Карпов достал из кармана галифе часы и сказал:
Времени у нас почти нет. В шестнадцать ноль-ноль соберутся командиры. И всего-то вам, бедолагам, на любовь отпускается пятнадцать минут.
Это не так мало! — улыбнулся Федоренко, не отпуская мою, руку.
Ну, я пошел. Смотри, не опаздывай, командир полка будет. Да собственно, я мог бы и не уходить. — Карпов ехидно ухмыльнулся. — Смело можете свидание назначать в центре базара. Телят колхозных, и то не смутите...
— Алексей, ну что ты за человек?
Лешка, посмеиваясь, ушел. Обнимая меня, Федоренко сказал:
— Чижик, я всё еще не верю, что это ты. Даже растерялся. Ждать больше месяца, и вдруг сразу...
Пятнадцать минут пролетели как одно счастливое мгновение,
Он помог надеть мне гимнастерку, сам подпоясал ремень, подобрал цветы и подал мне, взял санитарную сумку и, как я ни протестовала, проводил почти до самого штаба моего полка.
Ушел... Вернее, убежал: большими скачками понесся по полю, помахивая пилоткой. Как и не было встречи...
Ночью я и часу не спала: грезила наяву. Вот он: большой, синеглазый, черные брови вразлет... Улыбается, протягивает ко мне горячие руки... Фу ты, черт, как храпит Володя! Экое бесчувственное бревно!
Так и не могла уснуть. Пошла бродить по оврагу. Заглянула к комсоргу. Димка играл в шахматы с... Маргулисом!
Увидев меня, Маргулис заулыбался:
Ах ты, Чижик, вот она, оказывается, где окопалась!
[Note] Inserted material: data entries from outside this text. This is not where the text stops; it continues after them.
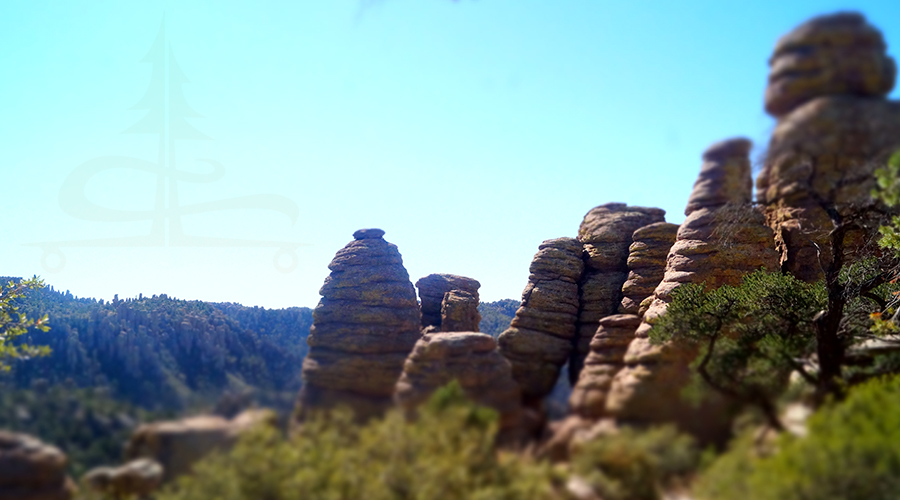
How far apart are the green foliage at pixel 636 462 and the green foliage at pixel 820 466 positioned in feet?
1.04

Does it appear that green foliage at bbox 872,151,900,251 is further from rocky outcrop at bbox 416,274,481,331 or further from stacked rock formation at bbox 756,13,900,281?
rocky outcrop at bbox 416,274,481,331

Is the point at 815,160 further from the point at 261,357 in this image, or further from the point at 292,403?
the point at 261,357

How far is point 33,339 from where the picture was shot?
1404 centimetres

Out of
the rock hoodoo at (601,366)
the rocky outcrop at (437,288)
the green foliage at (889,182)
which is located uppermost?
the green foliage at (889,182)

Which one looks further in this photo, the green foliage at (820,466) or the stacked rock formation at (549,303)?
the stacked rock formation at (549,303)

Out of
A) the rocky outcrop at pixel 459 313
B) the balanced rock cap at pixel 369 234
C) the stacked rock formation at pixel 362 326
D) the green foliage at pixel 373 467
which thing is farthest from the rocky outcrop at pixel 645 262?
the green foliage at pixel 373 467

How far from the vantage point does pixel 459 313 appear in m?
26.7

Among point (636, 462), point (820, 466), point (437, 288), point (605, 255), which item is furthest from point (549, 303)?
point (820, 466)

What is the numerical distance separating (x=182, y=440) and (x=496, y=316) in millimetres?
32239

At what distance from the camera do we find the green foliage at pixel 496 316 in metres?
32.2

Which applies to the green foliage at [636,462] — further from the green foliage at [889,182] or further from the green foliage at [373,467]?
the green foliage at [889,182]

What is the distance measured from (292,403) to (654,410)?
4984 mm

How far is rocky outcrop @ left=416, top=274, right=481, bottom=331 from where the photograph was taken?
98.9ft

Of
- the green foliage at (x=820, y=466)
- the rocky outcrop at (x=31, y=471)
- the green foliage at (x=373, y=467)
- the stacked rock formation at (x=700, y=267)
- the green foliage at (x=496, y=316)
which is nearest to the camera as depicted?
the green foliage at (x=820, y=466)
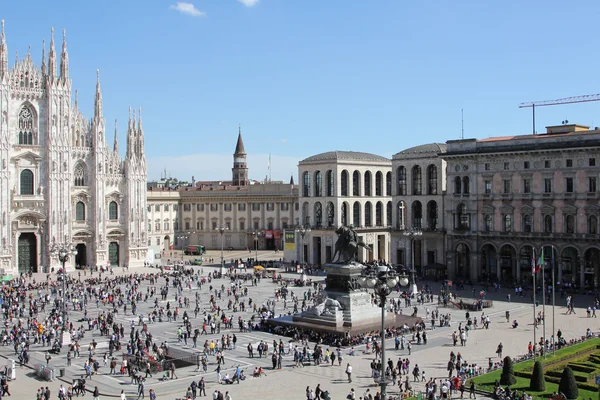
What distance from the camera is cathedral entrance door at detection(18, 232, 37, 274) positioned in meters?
81.2

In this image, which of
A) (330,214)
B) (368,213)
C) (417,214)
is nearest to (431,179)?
(417,214)

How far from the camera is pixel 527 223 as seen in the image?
221 feet

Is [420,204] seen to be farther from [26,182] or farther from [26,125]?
[26,125]

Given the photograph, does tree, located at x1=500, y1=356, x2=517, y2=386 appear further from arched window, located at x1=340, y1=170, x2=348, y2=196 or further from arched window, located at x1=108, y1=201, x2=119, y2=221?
arched window, located at x1=108, y1=201, x2=119, y2=221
Что ж ты нам корреспонденции не шлешь?
А о чем писать? Ведь меня не пускают на передовую.
Найдем нужным—пошлем!—солидно сказал Димка.
Ах ты, пыжик, как выросла! — улыбаясь продолжал Маргулис.
Выросла, а ума не вынесла, — сурово набычился Димка.
Да нет, вроде бы ничего девчонка, — возразил газетчик.
— Как же, красавица писаная, — буркнул комсорг.
Я возмутилась:
Как вам не стыдно! Разговаривают обо мне так, будто меня и нет здесь.
Не нам, а тебе как не стыдно: без году неделя в полку, а уж Мишке Чурсину голову вскружила — ходит, как полоумный! — закричал Димка. Его глаза полыхали гневом. — Ты мне комсомольцев не разлагай! И Мишку оставь в покое! Враз на бюро поставлю!